The American Academy of Pediatrics published a new technical paper online yesterday: “Nontherapeutic Use of Antimicrobial Agents in Animal Agriculture: Implications for Pediatrics”. The paper will appear in the December 2015 print issue of Pediatrics. 

The report provides a literature summary which generally concludes that: a) while antibiotic overuse in human medicine remains a problem, the overuse is more prevalent in agriculture; b) routine use of antibiotics on farm animals selects for antibiotic resistant bacteria; c) these pathogens can migrate to the human population through numerous pathways; d) this is a serious public health threat; and e) the Federal Government’s response to date contains both good initial steps and troubling gaps. 
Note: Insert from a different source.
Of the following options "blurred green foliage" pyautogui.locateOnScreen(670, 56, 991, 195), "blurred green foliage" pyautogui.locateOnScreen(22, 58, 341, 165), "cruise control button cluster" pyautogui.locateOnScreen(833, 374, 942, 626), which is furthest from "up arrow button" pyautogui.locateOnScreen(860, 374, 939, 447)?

The report also includes data about the negative impact that antibiotic resistant infections have on children under the age of 5. The data reminds me of Grants Pass resident Jennifer Zammetti’s moving testimony about her infant granddaughter’s terrifying penicillin resistant infection (Ariel is doing fine, thank goodness). Jennifer shared her story with a panel of state lawmakers, who ultimately voted to advance legislation to curtail antibiotics overuse on Oregon farm animals. Legislative leaders, unfortunately, refused to allow the bill to advance further and the proposal died. Powerful lobbyists for the some of the state's biggest factory farms pused hard to defeat the proposal. 

I am interested in hearing other Oregonian's thoughts and analysis of the paper, and the implications for future action by Oregon leaders.